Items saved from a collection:
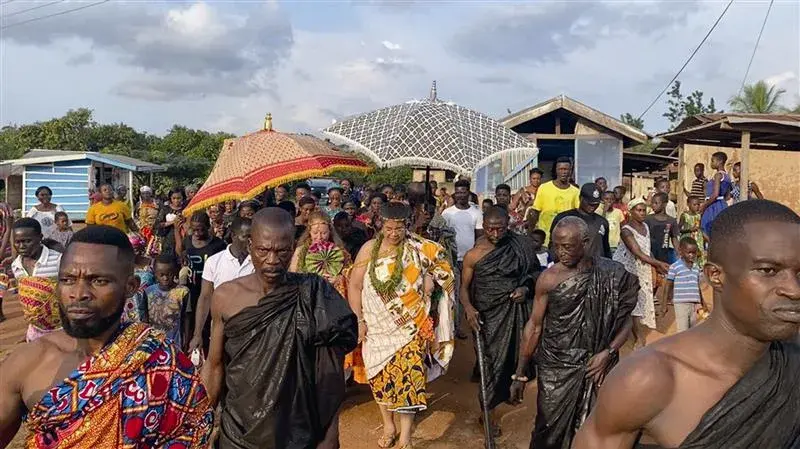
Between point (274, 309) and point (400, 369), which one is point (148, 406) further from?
point (400, 369)

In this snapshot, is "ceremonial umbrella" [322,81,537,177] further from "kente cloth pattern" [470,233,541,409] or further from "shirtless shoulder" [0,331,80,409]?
"shirtless shoulder" [0,331,80,409]

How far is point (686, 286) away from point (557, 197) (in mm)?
1721

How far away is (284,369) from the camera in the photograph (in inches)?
124

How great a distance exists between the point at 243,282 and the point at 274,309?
0.29 m

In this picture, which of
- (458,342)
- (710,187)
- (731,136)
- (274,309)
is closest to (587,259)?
(274,309)

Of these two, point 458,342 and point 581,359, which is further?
point 458,342

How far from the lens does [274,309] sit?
318cm

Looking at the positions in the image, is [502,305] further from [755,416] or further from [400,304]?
[755,416]

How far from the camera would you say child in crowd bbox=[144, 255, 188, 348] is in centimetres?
553

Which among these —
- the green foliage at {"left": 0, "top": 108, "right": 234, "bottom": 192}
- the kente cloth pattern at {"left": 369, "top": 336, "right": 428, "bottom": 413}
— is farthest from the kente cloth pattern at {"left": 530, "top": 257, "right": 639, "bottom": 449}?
the green foliage at {"left": 0, "top": 108, "right": 234, "bottom": 192}

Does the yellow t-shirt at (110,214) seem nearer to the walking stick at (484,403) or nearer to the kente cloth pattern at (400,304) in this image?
the kente cloth pattern at (400,304)

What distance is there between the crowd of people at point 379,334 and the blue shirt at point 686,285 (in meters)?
0.02

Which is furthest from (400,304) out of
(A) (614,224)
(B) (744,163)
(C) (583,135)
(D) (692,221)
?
(C) (583,135)

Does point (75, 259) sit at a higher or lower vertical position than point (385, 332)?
higher
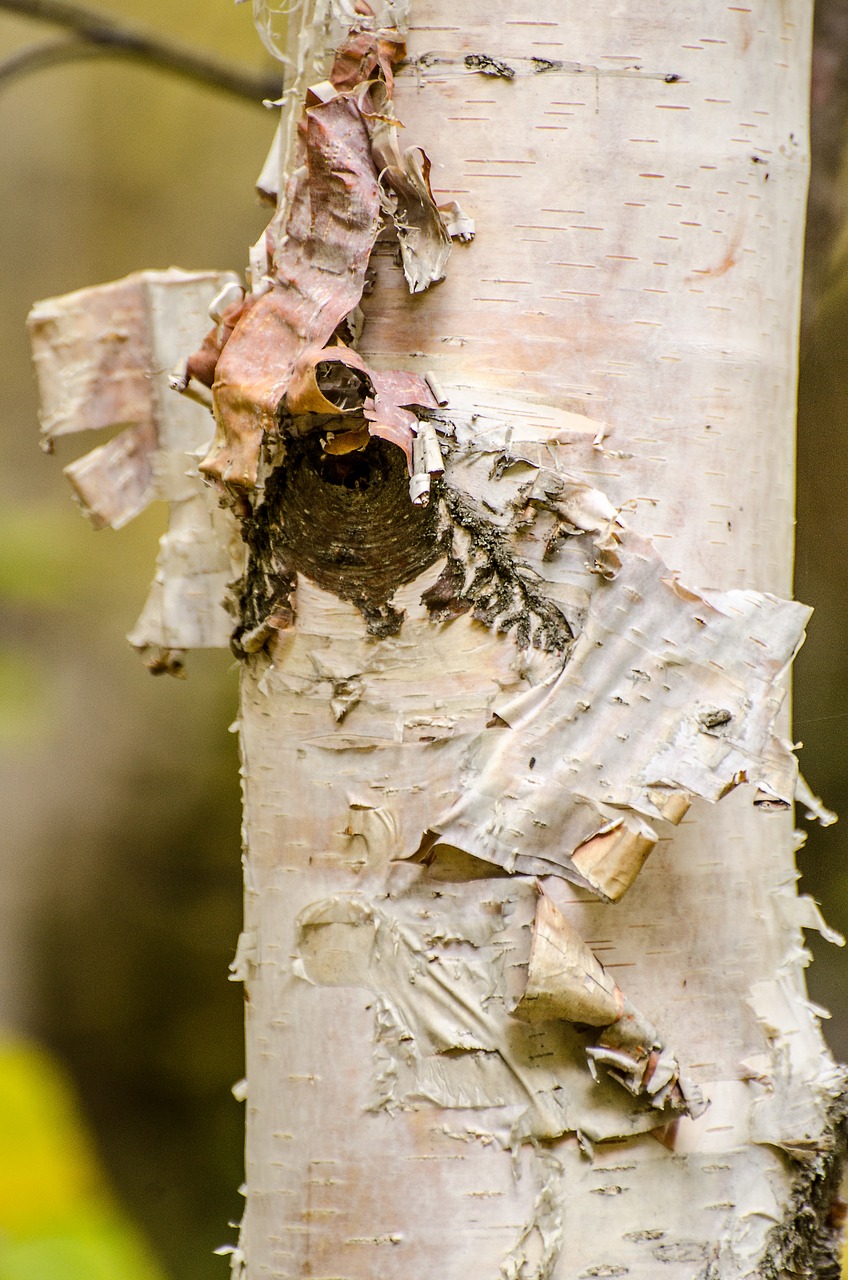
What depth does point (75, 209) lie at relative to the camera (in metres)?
1.49

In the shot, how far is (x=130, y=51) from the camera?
3.75 feet

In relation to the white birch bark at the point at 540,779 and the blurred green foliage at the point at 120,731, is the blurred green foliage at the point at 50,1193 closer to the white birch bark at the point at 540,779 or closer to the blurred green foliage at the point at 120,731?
the blurred green foliage at the point at 120,731

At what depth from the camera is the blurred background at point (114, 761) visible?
4.55 feet

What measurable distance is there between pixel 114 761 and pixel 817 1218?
3.88 feet

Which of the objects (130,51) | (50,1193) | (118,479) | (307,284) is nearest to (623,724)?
(307,284)

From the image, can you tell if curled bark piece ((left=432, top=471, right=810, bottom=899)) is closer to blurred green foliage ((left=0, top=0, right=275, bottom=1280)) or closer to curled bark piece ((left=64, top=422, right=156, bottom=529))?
curled bark piece ((left=64, top=422, right=156, bottom=529))

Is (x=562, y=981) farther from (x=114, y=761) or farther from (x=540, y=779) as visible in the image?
(x=114, y=761)

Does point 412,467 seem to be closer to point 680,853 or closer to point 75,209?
point 680,853

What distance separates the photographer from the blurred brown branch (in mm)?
1121

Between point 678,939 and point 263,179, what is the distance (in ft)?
1.48

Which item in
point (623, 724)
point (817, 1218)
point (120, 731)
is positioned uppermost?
point (120, 731)

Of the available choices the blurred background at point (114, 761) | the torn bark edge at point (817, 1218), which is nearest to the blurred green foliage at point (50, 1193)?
the blurred background at point (114, 761)

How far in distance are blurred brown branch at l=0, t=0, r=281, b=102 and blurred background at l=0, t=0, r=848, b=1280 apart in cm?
24

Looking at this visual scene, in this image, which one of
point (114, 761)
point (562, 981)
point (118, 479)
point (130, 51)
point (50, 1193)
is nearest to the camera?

Job
Rewrite every line of the rows above as a JSON list of strings, one string per line, and skip the blank lines. Leave the pictures out.

Reply
[
  "Between point (274, 309) and point (400, 369), which one is point (148, 406) further from?",
  "point (400, 369)",
  "In this snapshot, is \"ceremonial umbrella\" [322,81,537,177] further from \"kente cloth pattern\" [470,233,541,409] or further from \"shirtless shoulder\" [0,331,80,409]?",
  "\"shirtless shoulder\" [0,331,80,409]",
  "How far is point (686, 286) away from point (557, 197) (in mm)?",
  "1721",
  "How far away is (284,369) from the camera in the photograph (in inches)?",
  "124",
  "How great a distance exists between the point at 243,282 and the point at 274,309?",
  "0.29 m",
  "In this picture, which of",
  "- (458,342)",
  "- (710,187)",
  "- (731,136)",
  "- (274,309)",
  "is closest to (587,259)?",
  "(274,309)",
  "Of these two, point 458,342 and point 581,359, which is further?",
  "point 458,342",
  "How far from the lens does [274,309] sit?",
  "318cm",
  "Looking at the positions in the image, is [502,305] further from [755,416] or further from [400,304]?",
  "[755,416]",
  "How far from the camera would you say child in crowd bbox=[144, 255, 188, 348] is in centimetres?",
  "553",
  "Which among these —",
  "- the green foliage at {\"left\": 0, \"top\": 108, \"right\": 234, \"bottom\": 192}",
  "- the kente cloth pattern at {\"left\": 369, \"top\": 336, \"right\": 428, \"bottom\": 413}",
  "— is farthest from the kente cloth pattern at {\"left\": 530, \"top\": 257, \"right\": 639, \"bottom\": 449}?",
  "the green foliage at {\"left\": 0, \"top\": 108, \"right\": 234, \"bottom\": 192}",
  "Does the yellow t-shirt at (110,214) seem nearer to the walking stick at (484,403) or nearer to the kente cloth pattern at (400,304) in this image?",
  "the kente cloth pattern at (400,304)",
  "What distance is there between the crowd of people at point 379,334 and the blue shirt at point 686,285 (in meters)?",
  "0.02",
  "Which is furthest from (400,304) out of",
  "(A) (614,224)",
  "(B) (744,163)",
  "(C) (583,135)",
  "(D) (692,221)",
  "?",
  "(C) (583,135)",
  "Does point (75, 259) sit at a higher or lower vertical position than point (385, 332)?",
  "higher",
  "What depth does point (75, 209) lie at relative to the camera (in metres)?",
  "1.49",
  "In the shot, how far is (x=130, y=51) from the camera?",
  "3.75 feet",
  "In relation to the white birch bark at the point at 540,779 and the blurred green foliage at the point at 120,731, is the blurred green foliage at the point at 50,1193 closer to the white birch bark at the point at 540,779 or closer to the blurred green foliage at the point at 120,731?",
  "the blurred green foliage at the point at 120,731",
  "At what depth from the camera is the blurred background at point (114, 761) visible?",
  "4.55 feet",
  "What measurable distance is there between pixel 114 761 and pixel 817 1218?",
  "3.88 feet",
  "Which of the objects (130,51) | (50,1193) | (118,479) | (307,284) is nearest to (623,724)?",
  "(307,284)",
  "From the image, can you tell if curled bark piece ((left=432, top=471, right=810, bottom=899)) is closer to blurred green foliage ((left=0, top=0, right=275, bottom=1280)) or closer to curled bark piece ((left=64, top=422, right=156, bottom=529))?",
  "curled bark piece ((left=64, top=422, right=156, bottom=529))",
  "Is (x=562, y=981) farther from (x=114, y=761) or farther from (x=540, y=779) as visible in the image?",
  "(x=114, y=761)",
  "Does point 412,467 seem to be closer to point 680,853 or closer to point 75,209?",
  "point 680,853",
  "What distance separates the photographer from the blurred brown branch (in mm)?",
  "1121",
  "Between point 678,939 and point 263,179, what is the distance (in ft)?",
  "1.48",
  "Which item in",
  "point (623, 724)",
  "point (817, 1218)",
  "point (120, 731)",
  "is positioned uppermost?",
  "point (120, 731)",
  "Of the available choices the blurred background at point (114, 761) | the torn bark edge at point (817, 1218), which is nearest to the blurred green foliage at point (50, 1193)?",
  "the blurred background at point (114, 761)",
  "How far in distance are blurred brown branch at l=0, t=0, r=281, b=102 and blurred background at l=0, t=0, r=848, b=1280 apart in cm?",
  "24",
  "Looking at this visual scene, in this image, which one of",
  "point (114, 761)",
  "point (562, 981)",
  "point (118, 479)",
  "point (130, 51)",
  "point (50, 1193)",
  "is nearest to the camera?"
]